She's gone.

May 10, 2009 18:49

Her name was Katharine Rebecca Louise Goodale Aschmann and I wanted to be just like her when I grew up. She was incredibly bright and articulate, attentive, loving and gentle. Last Saturday she had a stroke, and could kind of communicate her love for her family through smooches and a sort of attempt at saying "we have a great family, I love you, I know I'm loved, there's lots of love."

My Aunts and uncles were all really high strung, but trying to cope and be forgiving as best they could. My mom was really really sweet and good to and with me. This time around it was her twin sister that was painful and awkward. I had really good conversations with my cousin, Aunts, Uncles and friends of the family. There was a brief shared moment of dark humor with my mom at the burial at which we both cried and she said " I want my mommy". Also while laughing. Crossword puzzles were perused.

I went into the library and talked to people about her education and brilliance. Shared interests and whatnot. We had many shared loves. History, Flowers, mythology and stories. I pulled a few off the shelves with permission from my uncles, one of whom lived with and cared for her. The other who came over every weekend to visit and care for her. I sat with the books and cried for a few minutes. I brought them out of the library into the common space so that I could be with family while I revisited some of the ways I'd hoped to become like her. I put the books aside in a stack.
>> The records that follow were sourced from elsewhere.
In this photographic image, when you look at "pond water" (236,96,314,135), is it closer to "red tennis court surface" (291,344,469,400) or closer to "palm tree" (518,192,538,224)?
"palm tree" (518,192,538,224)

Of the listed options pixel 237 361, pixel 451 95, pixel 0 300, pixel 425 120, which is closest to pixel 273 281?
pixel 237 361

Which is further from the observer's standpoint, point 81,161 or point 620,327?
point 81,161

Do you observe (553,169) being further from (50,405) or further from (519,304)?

My aunt came into the room accusing me of looting my grandmother's house. and proceeded to tell the whole room what a horrible thing that kind of behavior is. How dare you just take things etc etc. One of the books I'd pulled off the shelf had been co-authored by her and had lived at the house for 30 years, otherwise untouched. Other people later said " If she cared so much about the book, she would have taken it with her rather than leaving it to collect dust in this house for 30 years". This stack of books was smallish. less than 20. Grandma was very keen on sharing information and increasing learning and we'd often traded books we found interesting. At Christmas I'd meant to ask if I could borrow those books, I never got the chance. She was too tired, and visiting hours were too short.
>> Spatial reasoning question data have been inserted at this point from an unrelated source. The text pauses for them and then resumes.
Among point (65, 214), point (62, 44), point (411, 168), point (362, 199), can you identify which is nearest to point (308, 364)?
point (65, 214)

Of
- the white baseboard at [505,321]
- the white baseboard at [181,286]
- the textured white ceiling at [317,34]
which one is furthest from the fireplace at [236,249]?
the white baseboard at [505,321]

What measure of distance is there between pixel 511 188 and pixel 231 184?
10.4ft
When I went back this weekend to bury her and say goodbye to her corpse, I went looking for a quiet place to connect with my memory of her and cry. All the other rooms were occupied so I went into the library. I'd spent a lot of time playing and staying in that room as a kid and as I grew older. The sofa bed was folded out from someone having spent the night there and not refolded it. That translates to it being inconvenient for looking through old books that were my grandmother's educational legacy. An Annotated Alice In Wonderland, A copy of The Iliad, Rudyard Kipling's Jungle Book, her medieval history textbooks, and a work from the 1960s about the Dead Sea Scrolls etc. Every book on those shelves had been there for at least 10 years, I know cause grandma had told me so. She'd spoken about how she really just needed to get rid of so many of them. I had every reason to believe that looking at these books would have not only been okay, but would have made my grandmother really happy.

I feel sort of dirty and sad that anyone in my family would even in those moments of grief think anything like this of me. I don't and never have wanted my grandmother's stuff. I want her back. More than anything in the world I wanted her to be around for this coming weekend. My Mills college graduation. I wanted to be able to thank her and really show her how much she meant to me. The school that she wished she could have attended was the school that her first grandchild to graduate with a college degree would go to. I wanted her to be proud of me. I wanted her to be glad to have shared her name, she went by Louise, with me. I'm Amelia Louise Hogan and my heart is really bruised. I don't want anything other than her love and affection.

I know that I she was old, so I can't say " it wasn't her time" or " it's just not right". I'm Pagan enough to know that those things aren't true. She was tired and aged. She'd lived 90 amazing years. She rode by wagon to hear her first radio, bore seven children, and was educated. She's a part of the circle of life and as the crone has passed, mother becomes crone, and daughter becomes mother even if not in physiological senses. My children are Art, stories, and songs rather than living breathing human children. I think she sort of saw me as living out the creative life of my dreams.

None of that will bring her back. People have pulled me aside and said weird things like: "well, feel better" and "You were her favorite". I happen to know my cousin is not chopped liver. She meant so much to me that I can't even express adequately the loss that aches my belly and clenches my heart.

I am not a thief, and most of my family understood that. In moments of her own grief I think she probably knows that too. Owie.

To the only woman I've ever know to have put over 1million miles on her pick up truck, descendant of the inventor of the Ferris wheel. I loved you mother of my mother. Happy mother's day.